INFORMATION below:
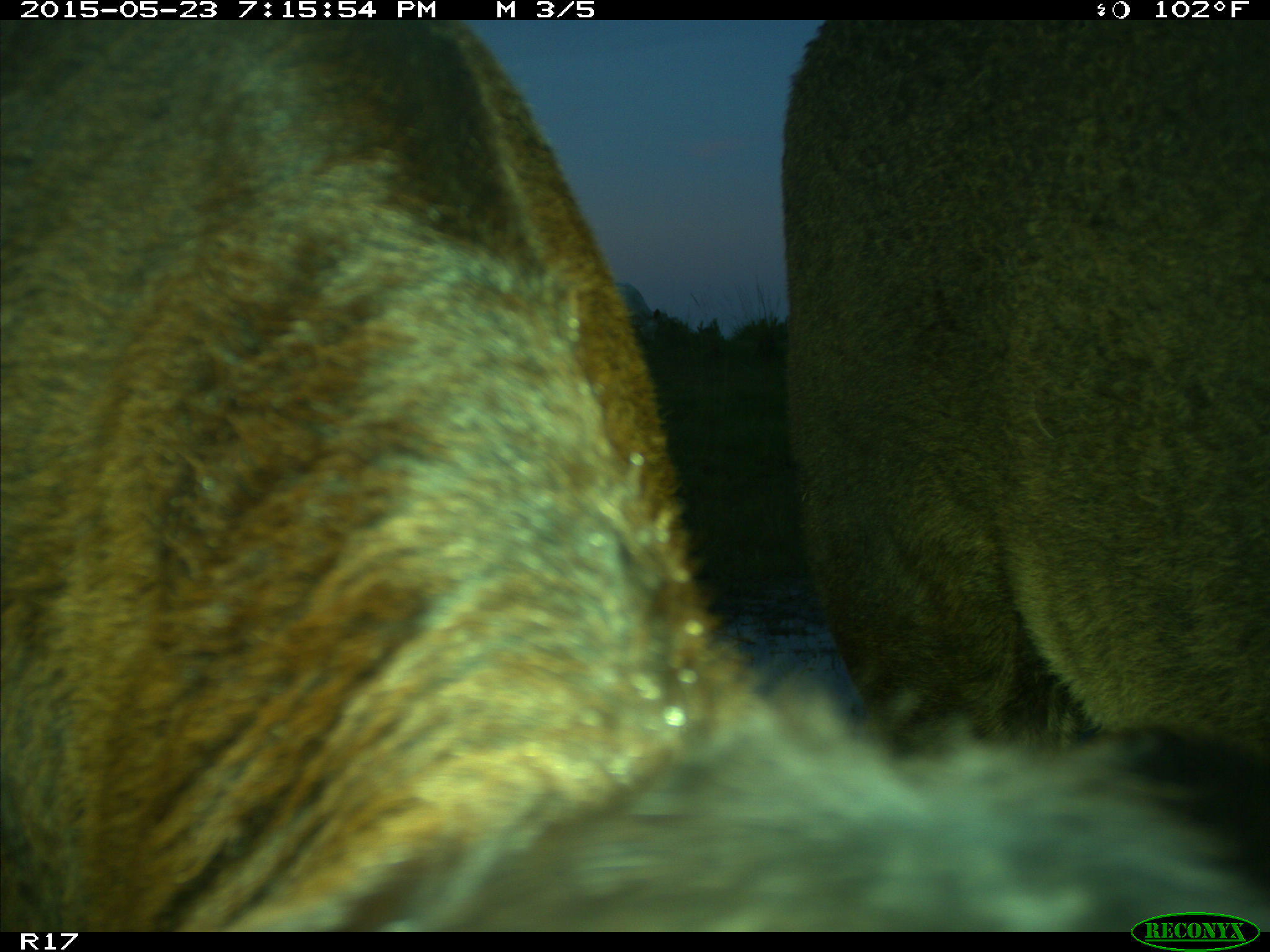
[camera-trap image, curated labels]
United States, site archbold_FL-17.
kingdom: Animalia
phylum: Chordata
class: Mammalia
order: Artiodactyla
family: Bovidae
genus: Bos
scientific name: Bos taurus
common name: domestic cow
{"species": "Bos taurus (domestic cow)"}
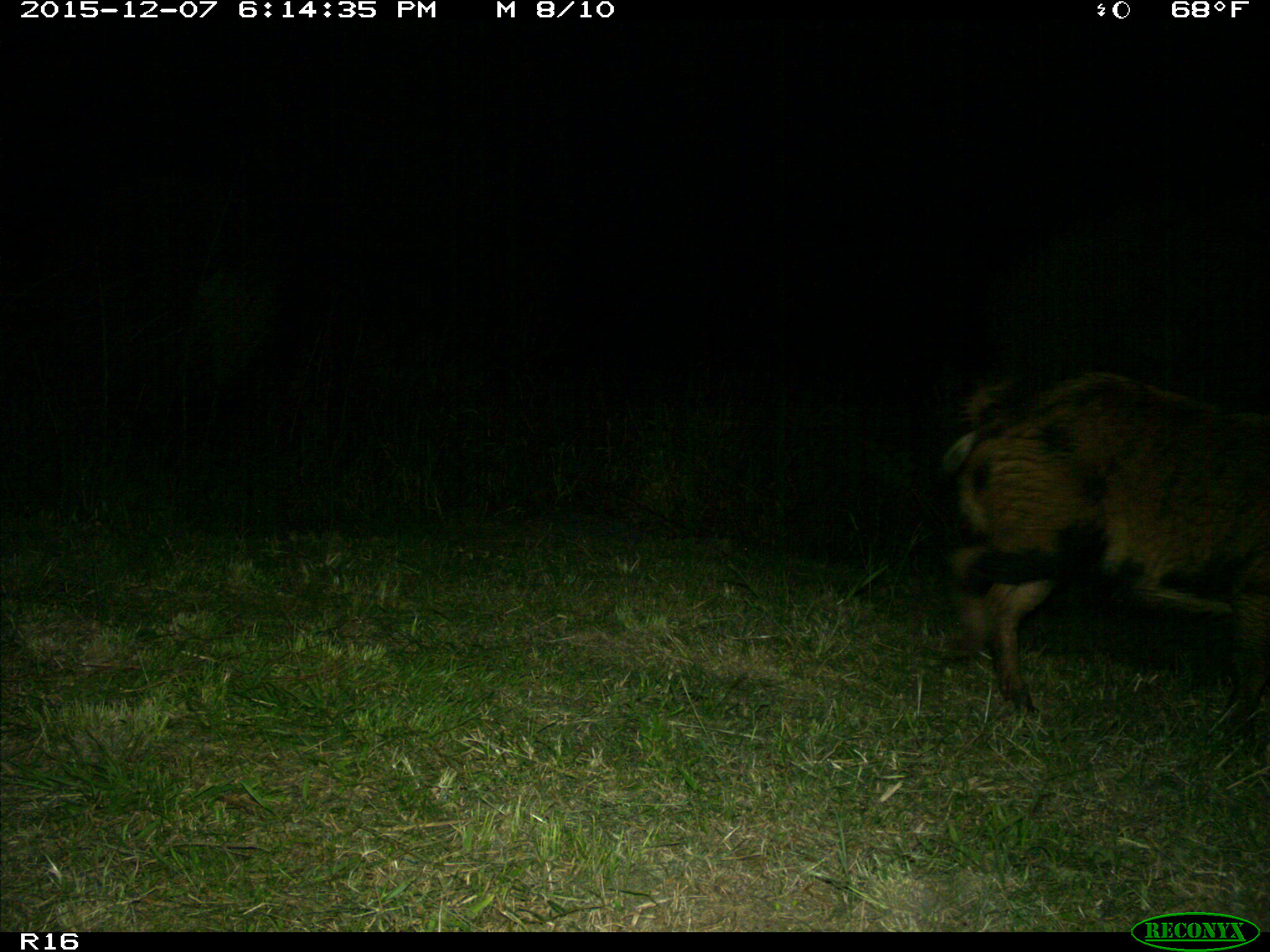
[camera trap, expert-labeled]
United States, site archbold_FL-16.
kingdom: Animalia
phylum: Chordata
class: Mammalia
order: Artiodactyla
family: Suidae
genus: Sus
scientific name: Sus scrofa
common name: wild boar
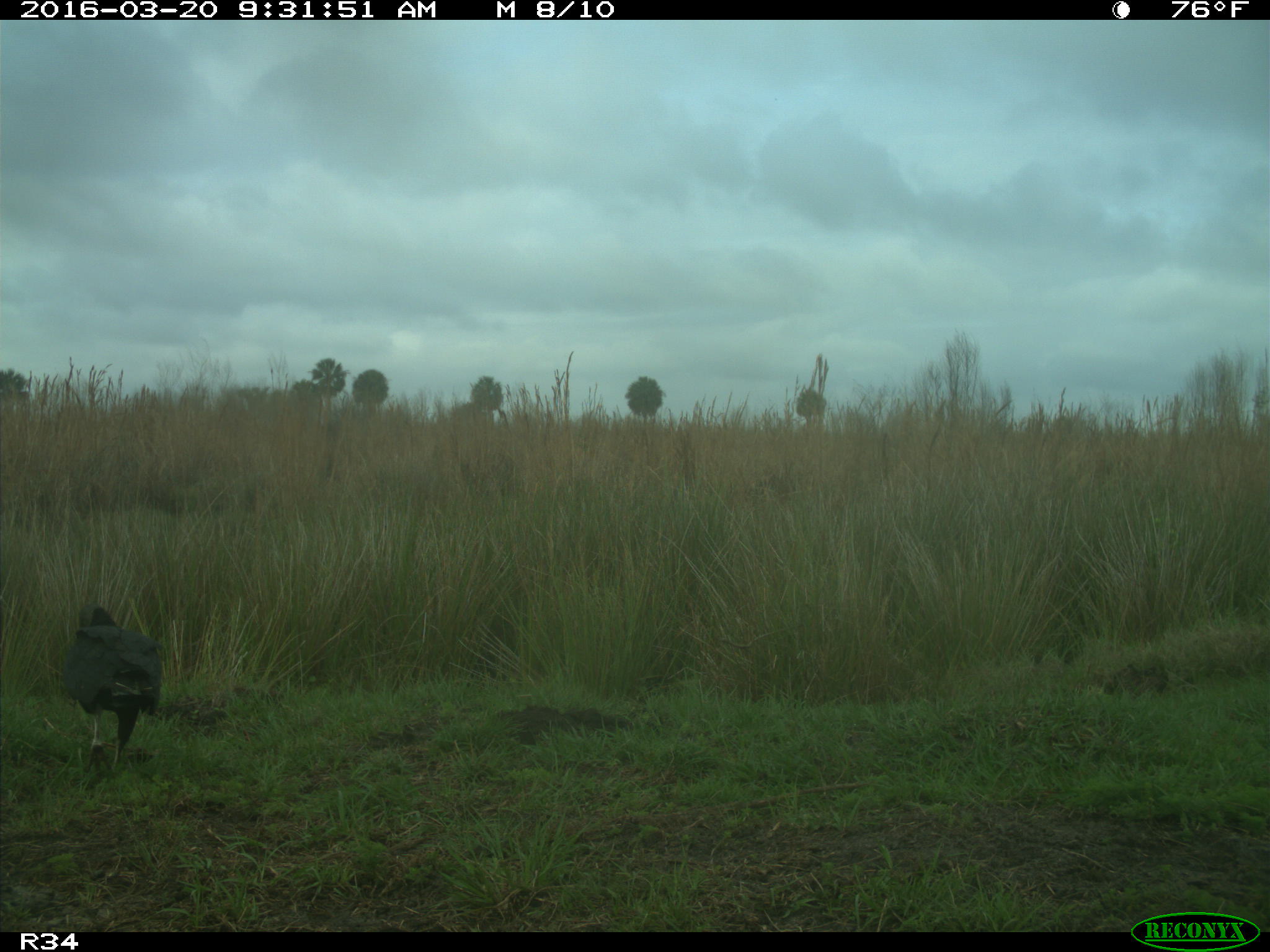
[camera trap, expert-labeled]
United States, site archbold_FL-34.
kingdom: Animalia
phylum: Chordata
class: Aves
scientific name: Aves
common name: birds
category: unidentified bird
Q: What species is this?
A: Unidentified bird (birds) (Aves).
End of INFORMATION.
• YOUR INSTRUCTIONS:
All lines from the beginning of the entries above to the line containing "common name: wild boar", inclusive, should be printed exactly, apart from the pictures.

• RESULT OF THIS EXERCISE:
[camera-trap image, curated labels]
United States, site archbold_FL-17.
kingdom: Animalia
phylum: Chordata
class: Mammalia
order: Artiodactyla
family: Bovidae
genus: Bos
scientific name: Bos taurus
common name: domestic cow
{"species": "Bos taurus (domestic cow)"}
[camera trap, expert-labeled]
United States, site archbold_FL-16.
kingdom: Animalia
phylum: Chordata
class: Mammalia
order: Artiodactyla
family: Suidae
genus: Sus
scientific name: Sus scrofa
common name: wild boar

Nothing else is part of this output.